Doel: Gecombineerde endoscopische derde ventriculostomie met choroid plexus cauterisatie (ETV/CPC) verhoogt de waarschijnlijkheid van shuntvrijheid boven ETV alleen, en dus het vermijden van shunt-gerelateerde morbiditeit, bij hydrocephalische zuigelingen. Tot op heden beschrijven vrijwel alle gepubliceerde rapporten ervaringen in Afrika, waardoor generalisatie naar andere delen van de wereld wordt bemoeilijkt. Hier rapporteren de auteurs de eerste Noordamerikaanse prospectieve serie van deze gecombineerde benadering voor de behandeling van hydrocefalie van verschillende etiologieën bij zuigelingen.

Methoden: Een prospectieve serie van 50 jongens en 41 meisjes (gemiddelde en mediane leeftijd 4,7 en 3,2 maanden, respectievelijk) met hydrocefalie ondergingen ETV/CPC uitgevoerd door de senior auteur in het Boston Children’s Hospital van augustus 2009 tot maart 2014. Succesgegevens werden geanalyseerd met behulp van de Kaplan-Meier methode en het Cox proportionele hazards model.
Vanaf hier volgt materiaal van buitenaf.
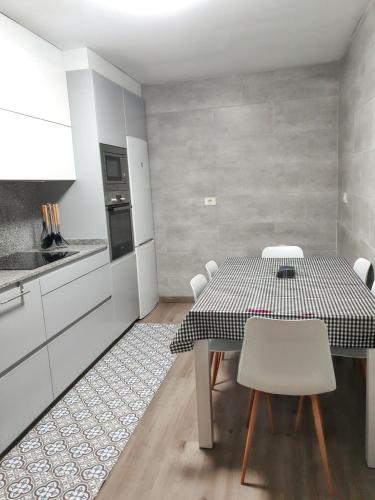 a kitchen with a table and chairs in a room at Spacious apartment with sea view in O Grove, 110 m² in O Grove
Resultaten: De 91 behandelde patiënten omvatten die met aqueductale stenose (23), myelomeningocele (23), posthemorragische hydrocephalus (25), Dandy-Walker complex (6), post-infectieuze hydrocephalus (6), en andere aandoeningen (8). Met behulp van Kaplan-Meier overlevingsanalyse had 57% van de patiënten na 1 jaar geen behandeling van hydrocefalie meer nodig. Bovendien bleef 65% shuntvrij tot de grens van de beschikbare follow-up (maximum ruwweg 4 jaar). Een Cox proportioneel hazards model identificeerde de volgende onafhankelijke voorspellers van ETV/CPC falen: post-infectieuze etiologie, leeftijd bij behandeling jonger dan 6 maanden, prepontine cisterne littekenvorming, en eerdere CSF omleiding. Van de patiënten met een follow-up van ten minste 6 maanden was het totale ETV/CPC-succes na 6 maanden (59%) groter dan voorspeld door de ETV Success Score (45%). Complicaties waren 1 CSF lekkage en 1 voorbijgaand syndroom van inadequate antidiuretisch hormoon secretie, en er waren geen sterfgevallen.

Conclusies: ETV/CPC is een effectieve, veilige en duurzame behandeling voor hydrocefalie bij kinderen in een Noord-Amerikaanse populatie, met 1-jaars succespercentages vergelijkbaar met die gemeld in Afrika en gelijkwaardig aan die voor primaire shuntplaatsing in Noord-Amerika. Deze bevindingen onderstrepen de noodzaak van prospectieve multicenter studies naar de resultaten, de kwaliteit van leven en de economische impact van de procedure in vergelijking met primaire shuntplaatsing.